The introduction itself is a fine and thought-provoking piece of writing, here's a snippet:
"No good poem ever steps fully into the light or becomes completely accessible, but remains, instead, almost infinitely approachable. This dark is nurturing: belief in it results in the uncomfortable conviction that it is not the poem's job to explain itself. Rather, the poem is there to affect the reader, to mean something to them that is immediate and powerful, however complex that encounter may prove to be."
I was pleased to get my contributor's copy of Gutter Mag in this morning, it was great reading poems from JoAnne McKay, Colin Will, Sally Evans and fellow Calder Wood Press poet Judith Taylor. It really is a fantastic magazine, packed full of short stories as well as poems. I haven't read the stories yet, just the poems. I particularly enjoyed Dilys Rose's poem 'Yellow Polka Dot Dress': "In the style of downtown Louisaiana, circa 1955 - / Was that when Mum and Retro were born?" (actually my mum was born in 1955 so that made me smile!). Also liked Robert Marsland's 'Poetry' with its "white broth / power", Rizanwan Akhtar's 'Bride from Lahore': "wobbling on the pointed heels / smile-collecter she walks / with a market-logic", Jim Stewart's 'Hive' sequence, Jim Carruth's rural poems and loads more including Gaelic translations, translations from Arabic and translations from a contemporary Swiss poet.

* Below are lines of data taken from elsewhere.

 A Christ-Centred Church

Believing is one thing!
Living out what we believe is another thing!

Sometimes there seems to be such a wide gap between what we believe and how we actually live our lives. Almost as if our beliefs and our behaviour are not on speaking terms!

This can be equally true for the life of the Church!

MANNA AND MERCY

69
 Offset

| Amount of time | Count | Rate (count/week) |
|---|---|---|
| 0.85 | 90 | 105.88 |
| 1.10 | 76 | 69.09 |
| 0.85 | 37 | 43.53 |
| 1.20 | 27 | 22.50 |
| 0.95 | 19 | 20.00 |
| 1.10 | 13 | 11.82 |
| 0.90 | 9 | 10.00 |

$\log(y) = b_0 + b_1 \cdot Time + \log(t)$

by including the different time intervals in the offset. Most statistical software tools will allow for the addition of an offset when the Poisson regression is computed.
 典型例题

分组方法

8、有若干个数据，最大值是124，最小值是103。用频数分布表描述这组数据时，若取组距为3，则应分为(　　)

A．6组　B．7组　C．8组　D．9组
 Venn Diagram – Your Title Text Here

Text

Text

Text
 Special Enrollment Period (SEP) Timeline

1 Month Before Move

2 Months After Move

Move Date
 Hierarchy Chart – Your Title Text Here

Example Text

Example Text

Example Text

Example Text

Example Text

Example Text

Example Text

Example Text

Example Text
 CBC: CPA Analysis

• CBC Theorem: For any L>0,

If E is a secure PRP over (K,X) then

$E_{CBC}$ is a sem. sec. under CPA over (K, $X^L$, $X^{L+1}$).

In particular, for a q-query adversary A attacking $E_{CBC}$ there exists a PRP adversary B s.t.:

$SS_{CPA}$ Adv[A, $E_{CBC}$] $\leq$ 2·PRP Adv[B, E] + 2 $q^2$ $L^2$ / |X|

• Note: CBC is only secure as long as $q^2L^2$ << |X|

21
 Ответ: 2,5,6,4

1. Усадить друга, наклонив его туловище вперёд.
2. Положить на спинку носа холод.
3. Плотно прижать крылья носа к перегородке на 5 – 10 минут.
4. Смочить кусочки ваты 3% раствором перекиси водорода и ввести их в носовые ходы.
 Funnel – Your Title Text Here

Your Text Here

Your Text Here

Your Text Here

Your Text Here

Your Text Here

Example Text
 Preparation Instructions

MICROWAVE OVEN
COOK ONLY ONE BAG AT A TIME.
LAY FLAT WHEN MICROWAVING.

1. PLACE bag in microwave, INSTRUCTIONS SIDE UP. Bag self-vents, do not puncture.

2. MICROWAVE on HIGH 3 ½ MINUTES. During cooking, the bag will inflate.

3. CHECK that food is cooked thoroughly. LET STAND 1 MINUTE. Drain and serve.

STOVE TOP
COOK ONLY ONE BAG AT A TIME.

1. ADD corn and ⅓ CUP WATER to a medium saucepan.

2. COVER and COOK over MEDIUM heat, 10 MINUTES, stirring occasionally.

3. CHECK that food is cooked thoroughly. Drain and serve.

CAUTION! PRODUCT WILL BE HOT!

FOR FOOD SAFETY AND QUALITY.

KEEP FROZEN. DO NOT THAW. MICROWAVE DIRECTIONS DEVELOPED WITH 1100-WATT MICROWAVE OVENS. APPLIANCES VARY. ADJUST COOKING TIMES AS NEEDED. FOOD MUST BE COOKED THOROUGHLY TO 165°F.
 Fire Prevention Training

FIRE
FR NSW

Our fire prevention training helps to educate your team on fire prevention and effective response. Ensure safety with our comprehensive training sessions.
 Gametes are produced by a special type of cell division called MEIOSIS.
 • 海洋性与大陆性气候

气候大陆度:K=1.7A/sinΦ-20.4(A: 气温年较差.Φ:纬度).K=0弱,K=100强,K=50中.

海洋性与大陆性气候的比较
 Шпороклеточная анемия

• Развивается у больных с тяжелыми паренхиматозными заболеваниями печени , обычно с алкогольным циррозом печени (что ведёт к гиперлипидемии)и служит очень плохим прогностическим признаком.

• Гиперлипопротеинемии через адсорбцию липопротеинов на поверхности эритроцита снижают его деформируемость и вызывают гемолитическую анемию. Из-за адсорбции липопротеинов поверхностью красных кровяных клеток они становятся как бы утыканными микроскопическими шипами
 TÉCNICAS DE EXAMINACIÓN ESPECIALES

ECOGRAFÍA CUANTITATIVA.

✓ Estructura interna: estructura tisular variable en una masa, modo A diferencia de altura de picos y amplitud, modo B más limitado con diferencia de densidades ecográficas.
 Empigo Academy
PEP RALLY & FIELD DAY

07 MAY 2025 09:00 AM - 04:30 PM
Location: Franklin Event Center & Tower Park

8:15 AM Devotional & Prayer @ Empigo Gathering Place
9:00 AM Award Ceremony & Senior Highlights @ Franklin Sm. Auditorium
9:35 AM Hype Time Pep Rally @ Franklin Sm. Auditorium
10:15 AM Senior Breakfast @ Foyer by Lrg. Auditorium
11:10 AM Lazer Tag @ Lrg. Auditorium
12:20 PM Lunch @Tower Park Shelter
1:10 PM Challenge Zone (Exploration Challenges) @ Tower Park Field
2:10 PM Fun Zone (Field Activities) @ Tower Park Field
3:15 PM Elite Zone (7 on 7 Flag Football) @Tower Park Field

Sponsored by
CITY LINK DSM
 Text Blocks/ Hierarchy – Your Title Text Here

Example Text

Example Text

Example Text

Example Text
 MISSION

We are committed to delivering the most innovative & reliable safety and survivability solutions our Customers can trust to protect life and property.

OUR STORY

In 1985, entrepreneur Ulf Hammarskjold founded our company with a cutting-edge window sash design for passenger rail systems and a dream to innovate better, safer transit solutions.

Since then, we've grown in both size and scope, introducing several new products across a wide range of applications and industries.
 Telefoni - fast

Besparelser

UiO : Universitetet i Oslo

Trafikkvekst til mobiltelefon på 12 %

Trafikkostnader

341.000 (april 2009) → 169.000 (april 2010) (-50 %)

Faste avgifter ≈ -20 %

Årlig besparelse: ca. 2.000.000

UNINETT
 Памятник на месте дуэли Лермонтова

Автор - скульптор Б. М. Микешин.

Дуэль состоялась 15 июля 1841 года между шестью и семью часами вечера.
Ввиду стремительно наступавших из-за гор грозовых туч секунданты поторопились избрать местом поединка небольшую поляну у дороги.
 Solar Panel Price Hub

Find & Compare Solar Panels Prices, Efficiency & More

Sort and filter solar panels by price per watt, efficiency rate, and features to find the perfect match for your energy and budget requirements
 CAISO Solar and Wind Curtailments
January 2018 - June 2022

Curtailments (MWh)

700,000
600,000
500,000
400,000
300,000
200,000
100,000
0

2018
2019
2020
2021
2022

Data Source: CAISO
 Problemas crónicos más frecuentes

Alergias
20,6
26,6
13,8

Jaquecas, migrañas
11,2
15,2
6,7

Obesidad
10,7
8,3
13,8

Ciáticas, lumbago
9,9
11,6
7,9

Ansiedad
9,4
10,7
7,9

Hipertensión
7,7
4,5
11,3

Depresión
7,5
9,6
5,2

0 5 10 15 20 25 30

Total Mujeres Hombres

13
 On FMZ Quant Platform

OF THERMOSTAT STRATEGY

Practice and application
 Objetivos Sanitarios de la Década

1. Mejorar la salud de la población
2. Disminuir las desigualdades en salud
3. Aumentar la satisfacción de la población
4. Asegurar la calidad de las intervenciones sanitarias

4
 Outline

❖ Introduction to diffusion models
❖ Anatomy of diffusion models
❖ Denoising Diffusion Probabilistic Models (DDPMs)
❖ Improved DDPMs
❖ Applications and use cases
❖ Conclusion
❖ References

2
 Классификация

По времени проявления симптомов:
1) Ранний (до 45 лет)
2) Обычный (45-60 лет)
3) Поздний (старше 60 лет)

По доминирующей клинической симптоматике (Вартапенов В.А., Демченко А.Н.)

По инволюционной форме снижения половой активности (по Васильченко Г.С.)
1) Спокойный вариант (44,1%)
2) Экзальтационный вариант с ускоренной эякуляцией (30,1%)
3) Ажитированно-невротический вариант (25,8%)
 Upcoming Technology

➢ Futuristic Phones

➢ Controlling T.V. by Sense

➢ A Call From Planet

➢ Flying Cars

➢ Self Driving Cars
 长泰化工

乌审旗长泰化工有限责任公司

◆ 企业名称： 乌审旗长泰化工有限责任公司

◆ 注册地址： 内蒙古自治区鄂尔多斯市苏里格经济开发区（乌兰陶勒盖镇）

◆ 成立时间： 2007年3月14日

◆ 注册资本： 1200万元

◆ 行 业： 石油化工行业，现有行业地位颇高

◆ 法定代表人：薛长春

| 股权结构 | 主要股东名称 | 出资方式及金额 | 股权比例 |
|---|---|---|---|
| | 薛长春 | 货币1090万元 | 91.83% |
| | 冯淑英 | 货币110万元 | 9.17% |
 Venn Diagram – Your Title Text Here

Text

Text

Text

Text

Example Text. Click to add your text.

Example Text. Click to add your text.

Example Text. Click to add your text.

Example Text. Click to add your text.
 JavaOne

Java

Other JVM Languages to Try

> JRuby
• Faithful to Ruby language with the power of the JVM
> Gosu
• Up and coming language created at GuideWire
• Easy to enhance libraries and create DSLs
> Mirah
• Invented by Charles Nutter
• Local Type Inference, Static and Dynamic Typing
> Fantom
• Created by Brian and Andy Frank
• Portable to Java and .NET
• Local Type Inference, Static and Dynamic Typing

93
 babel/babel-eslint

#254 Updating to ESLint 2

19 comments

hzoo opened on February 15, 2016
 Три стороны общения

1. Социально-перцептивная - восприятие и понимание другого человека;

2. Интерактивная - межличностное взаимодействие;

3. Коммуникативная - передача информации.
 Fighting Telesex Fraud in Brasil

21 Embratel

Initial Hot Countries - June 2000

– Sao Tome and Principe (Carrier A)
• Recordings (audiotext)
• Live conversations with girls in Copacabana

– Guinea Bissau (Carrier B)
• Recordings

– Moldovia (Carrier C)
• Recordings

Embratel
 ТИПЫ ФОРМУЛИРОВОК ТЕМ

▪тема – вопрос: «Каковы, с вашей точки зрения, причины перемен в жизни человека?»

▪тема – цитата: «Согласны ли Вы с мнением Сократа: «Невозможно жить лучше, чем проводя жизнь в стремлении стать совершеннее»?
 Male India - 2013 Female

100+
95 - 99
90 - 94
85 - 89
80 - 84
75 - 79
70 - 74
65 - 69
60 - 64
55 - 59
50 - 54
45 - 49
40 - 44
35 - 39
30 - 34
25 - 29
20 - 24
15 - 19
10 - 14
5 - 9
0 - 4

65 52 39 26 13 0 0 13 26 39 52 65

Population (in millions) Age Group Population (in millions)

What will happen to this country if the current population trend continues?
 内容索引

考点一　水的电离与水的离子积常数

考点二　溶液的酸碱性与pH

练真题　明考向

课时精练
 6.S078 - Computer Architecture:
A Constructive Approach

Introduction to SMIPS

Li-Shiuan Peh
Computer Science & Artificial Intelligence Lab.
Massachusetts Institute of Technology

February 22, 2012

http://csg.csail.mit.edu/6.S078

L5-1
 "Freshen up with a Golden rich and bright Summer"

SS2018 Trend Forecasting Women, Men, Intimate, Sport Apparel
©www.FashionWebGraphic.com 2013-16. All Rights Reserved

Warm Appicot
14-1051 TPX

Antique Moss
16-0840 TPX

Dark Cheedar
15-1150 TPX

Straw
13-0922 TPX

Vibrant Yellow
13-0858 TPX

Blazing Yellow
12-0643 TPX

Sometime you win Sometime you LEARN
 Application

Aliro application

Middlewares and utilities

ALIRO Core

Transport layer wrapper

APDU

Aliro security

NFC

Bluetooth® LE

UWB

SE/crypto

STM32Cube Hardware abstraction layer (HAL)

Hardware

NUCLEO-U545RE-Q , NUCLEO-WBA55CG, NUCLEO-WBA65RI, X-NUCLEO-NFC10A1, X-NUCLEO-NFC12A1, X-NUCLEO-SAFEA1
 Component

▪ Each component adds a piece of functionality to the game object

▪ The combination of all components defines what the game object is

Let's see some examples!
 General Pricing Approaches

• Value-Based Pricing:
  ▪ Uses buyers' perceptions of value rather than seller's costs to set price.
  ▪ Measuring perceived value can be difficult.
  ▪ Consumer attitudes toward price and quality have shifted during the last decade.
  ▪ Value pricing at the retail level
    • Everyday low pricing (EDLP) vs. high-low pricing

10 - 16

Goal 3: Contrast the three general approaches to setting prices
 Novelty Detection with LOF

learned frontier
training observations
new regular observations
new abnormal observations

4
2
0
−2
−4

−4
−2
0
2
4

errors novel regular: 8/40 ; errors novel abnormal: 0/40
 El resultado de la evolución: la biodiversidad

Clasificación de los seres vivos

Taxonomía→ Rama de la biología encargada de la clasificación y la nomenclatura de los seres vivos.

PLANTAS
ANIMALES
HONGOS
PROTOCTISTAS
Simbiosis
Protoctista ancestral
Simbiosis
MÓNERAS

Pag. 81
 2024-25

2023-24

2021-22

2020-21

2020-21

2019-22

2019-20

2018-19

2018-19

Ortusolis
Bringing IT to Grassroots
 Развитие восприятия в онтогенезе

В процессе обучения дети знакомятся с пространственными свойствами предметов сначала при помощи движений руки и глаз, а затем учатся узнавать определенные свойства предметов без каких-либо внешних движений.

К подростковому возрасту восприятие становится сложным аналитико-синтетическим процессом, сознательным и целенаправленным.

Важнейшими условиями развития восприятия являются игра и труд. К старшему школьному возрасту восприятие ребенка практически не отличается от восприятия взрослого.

The Editorial was a very interesting read, talking about the lack of quality poems submitted in Scots: "Good writing in Scots is not a matter of changing was to wiz", this made me smile as I thought about my experiment the other year of 'translating' one of my poems into Scots! It raises a lot of interesting questions about the diminished ability of Scottish writers to write in Scots. I'm the first to admit that I don't / can't write in Scots, I maybe throw in the odd Scots word but to write a whole poem in Scots would require supreme effort. Yet perhaps I ought to be making that effort, afterall I do speak Scots to a certain degree, but it doesn't come natural to write in it. Part of the problem is there doesn't seem to be strict grammatical rules governing Scots so trying to write in it feels like abandoning all the ingrained certainty of the english language and that's not easy to do. Plus there's that niggling feeling that Scots is just poor / lazy english, these days they encourage school children to write in Scots, they certainly didn't do that when I was at school! But it's about the preservation of indigenous culture, heritage and identity and what it comes down to is the fact that "people are not engaging in written form with the language they speak on a daily basis". Poetry is about communication and I guess I'm missing out on being able to communicate a core part of my identity by not writing in Scots, coming to realise this makes the issue suddenly more important to me than it was previously.